The fact we can appreciate beauty, whether of a sunrise/set, a musical interlude, that rush we feel when a loved one reappears after being gone for a while--all useless from a strictly evolutionary "survival's-the-name-of-the-game" viewpoint.
I get the feeling something else's wrong, and this topic's a symptom, not the cause, of it. I'm a bit beat because I think I missed an appointment I'd really been looking forward to going to (will know in a few hours), and I could, in the right mood, get actually testy with someone over something else entirely.
I agree that the person who has doubts is the one searching. They may not totally feel they'll find the treasure they seek, but they are willing to grant the possibility and are making the effort.

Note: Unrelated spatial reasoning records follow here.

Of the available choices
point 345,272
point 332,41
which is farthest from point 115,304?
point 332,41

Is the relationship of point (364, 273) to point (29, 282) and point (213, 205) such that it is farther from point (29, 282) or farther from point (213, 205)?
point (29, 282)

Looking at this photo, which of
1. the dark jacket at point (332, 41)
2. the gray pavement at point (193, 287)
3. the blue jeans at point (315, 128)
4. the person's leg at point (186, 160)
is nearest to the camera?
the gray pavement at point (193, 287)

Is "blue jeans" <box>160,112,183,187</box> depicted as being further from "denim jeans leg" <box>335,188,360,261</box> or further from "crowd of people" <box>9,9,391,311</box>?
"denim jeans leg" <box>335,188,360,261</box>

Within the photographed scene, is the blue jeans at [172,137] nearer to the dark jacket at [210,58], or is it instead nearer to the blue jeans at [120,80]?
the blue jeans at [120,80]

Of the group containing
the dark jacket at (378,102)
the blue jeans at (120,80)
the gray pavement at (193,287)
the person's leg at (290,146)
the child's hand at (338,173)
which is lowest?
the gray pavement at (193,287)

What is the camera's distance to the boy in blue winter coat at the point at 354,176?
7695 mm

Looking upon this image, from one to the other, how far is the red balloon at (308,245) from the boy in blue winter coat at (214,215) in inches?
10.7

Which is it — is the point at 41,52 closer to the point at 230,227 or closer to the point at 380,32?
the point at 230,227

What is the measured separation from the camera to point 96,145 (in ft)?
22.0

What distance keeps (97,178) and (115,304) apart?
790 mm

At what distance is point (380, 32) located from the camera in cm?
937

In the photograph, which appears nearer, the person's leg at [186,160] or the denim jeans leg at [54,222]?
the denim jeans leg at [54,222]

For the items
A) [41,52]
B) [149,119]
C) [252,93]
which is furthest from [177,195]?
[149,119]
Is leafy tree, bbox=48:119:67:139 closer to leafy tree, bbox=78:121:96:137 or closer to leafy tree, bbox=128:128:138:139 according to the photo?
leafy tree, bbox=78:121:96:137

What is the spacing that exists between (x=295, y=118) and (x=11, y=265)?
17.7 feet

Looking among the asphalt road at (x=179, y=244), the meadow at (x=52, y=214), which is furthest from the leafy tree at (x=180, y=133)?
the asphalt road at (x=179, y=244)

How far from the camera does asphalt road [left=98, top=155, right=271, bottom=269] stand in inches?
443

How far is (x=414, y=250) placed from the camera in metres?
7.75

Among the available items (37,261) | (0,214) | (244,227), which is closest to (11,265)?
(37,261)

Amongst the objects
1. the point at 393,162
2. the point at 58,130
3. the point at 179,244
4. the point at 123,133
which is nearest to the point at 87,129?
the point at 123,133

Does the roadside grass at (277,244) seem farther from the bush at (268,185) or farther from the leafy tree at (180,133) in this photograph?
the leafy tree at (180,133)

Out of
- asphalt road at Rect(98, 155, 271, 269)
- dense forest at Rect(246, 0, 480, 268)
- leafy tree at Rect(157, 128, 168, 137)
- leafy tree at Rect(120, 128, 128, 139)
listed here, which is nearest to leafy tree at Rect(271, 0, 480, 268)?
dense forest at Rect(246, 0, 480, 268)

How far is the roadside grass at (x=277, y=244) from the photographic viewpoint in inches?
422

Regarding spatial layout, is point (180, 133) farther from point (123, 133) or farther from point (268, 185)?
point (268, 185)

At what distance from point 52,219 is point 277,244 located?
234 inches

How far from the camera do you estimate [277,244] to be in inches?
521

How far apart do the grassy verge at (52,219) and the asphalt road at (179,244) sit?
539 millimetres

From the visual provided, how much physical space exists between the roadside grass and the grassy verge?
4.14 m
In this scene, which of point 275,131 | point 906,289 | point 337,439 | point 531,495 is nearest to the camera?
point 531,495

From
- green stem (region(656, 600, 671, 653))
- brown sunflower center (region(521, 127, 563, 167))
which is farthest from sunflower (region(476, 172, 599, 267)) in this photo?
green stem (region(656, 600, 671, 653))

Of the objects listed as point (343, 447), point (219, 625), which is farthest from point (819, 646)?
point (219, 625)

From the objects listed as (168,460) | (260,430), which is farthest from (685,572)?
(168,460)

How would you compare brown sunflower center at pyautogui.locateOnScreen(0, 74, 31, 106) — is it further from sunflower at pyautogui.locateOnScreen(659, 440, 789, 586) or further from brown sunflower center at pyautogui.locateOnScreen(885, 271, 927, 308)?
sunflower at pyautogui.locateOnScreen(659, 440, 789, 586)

The one who believes totally, as you said, has no reason to search, just like the one who doubts totally.
I don't believe in Hell because the Bible says it doesn't exist and I see it as inconsistent with God. Hell is a scare tactic religion uses like parents use "wait `till your father gets home" with kids. God says, "Here's my offer. I really hope you take it and I'll be sorry if you don't, but you're as free to do that as Adam was to eat the forbidden fruit." Sorry, yes--P.O.'ed, no. Why allow us to die and then bring us back to suffer? Isn't that vindictiveness? Isn't He above that?
So as far as Him not answering prayers--that I can't comment on. OTOH, have new doors opened up for you that had been closed before? It sounds like your life should be pretty upbeat otherwise--classes, moving, children. Was this unlikely or impossible before, and then suddenly, voila?
I could say now's not the right time for the answer, or there are other lessons to be learned and experiences to go through before then, but I'm speculating. And my daughter needs to use the PC, so sorry this isn't more help. If you want to talk more my mail's open.
Take care,
Mark
Married, two kids. My husband and I have had our problems. Married young and all. We separated at one point. We got back together and started over. The kids were devestated when we split up; ecstatic when we got back together. I love my husband very much, but he has recently betrayed my trust. On top of that he has said some very hurtful things and has distanced himself from me and the children. I know he is not happy. There have been alot of changes in his life recently and he tells me he is confused.
Actually there's not enough info here for real counsel (advice I won't give, because as I've said elsewhere, it's too easy for people who don't have to suffer the consequences of bad advice to hand it out). It's something I do too--know a situation so intimately that I forget others don't when I write about it. I'd be interested in knowing:
I sense he might be in his forties. If so it could be a midlife crisis. We guys reach a point where we look back on "the road(s) not taken"--the chances we didn't take, the unchosen career paths, the people we could have married--what might have been. Logically it's a waste of time and energy, but that doesn't mean we won't do it. And guys can react in nonsensical ways--buying a sports car, chasing younger women, doing something dangerous. I've seen it in women too--maybe she flirts a lot or wears skimpy outfits because she isn't handling being 40+ well.
Changes may not be so much him as his job. Even a promotion can be a source of stress ("Can I really do what the company expects of me?"). His workplace may be going through changes--being bought out--underlings may be seen as "sharks in the water" or he may feel threatened by advancing technology and the pace of change.
I'm more than willing to act as a sounding board for things--and being 45, married, and going through a disintegrating marriage myself can easily identify with what he may be feeling--but advice, telling you what you should do? Uh uh. I keep in mind the people who asked what business the late Ann Landers had giving marital advice when she got divorced, and I think they were right to ask.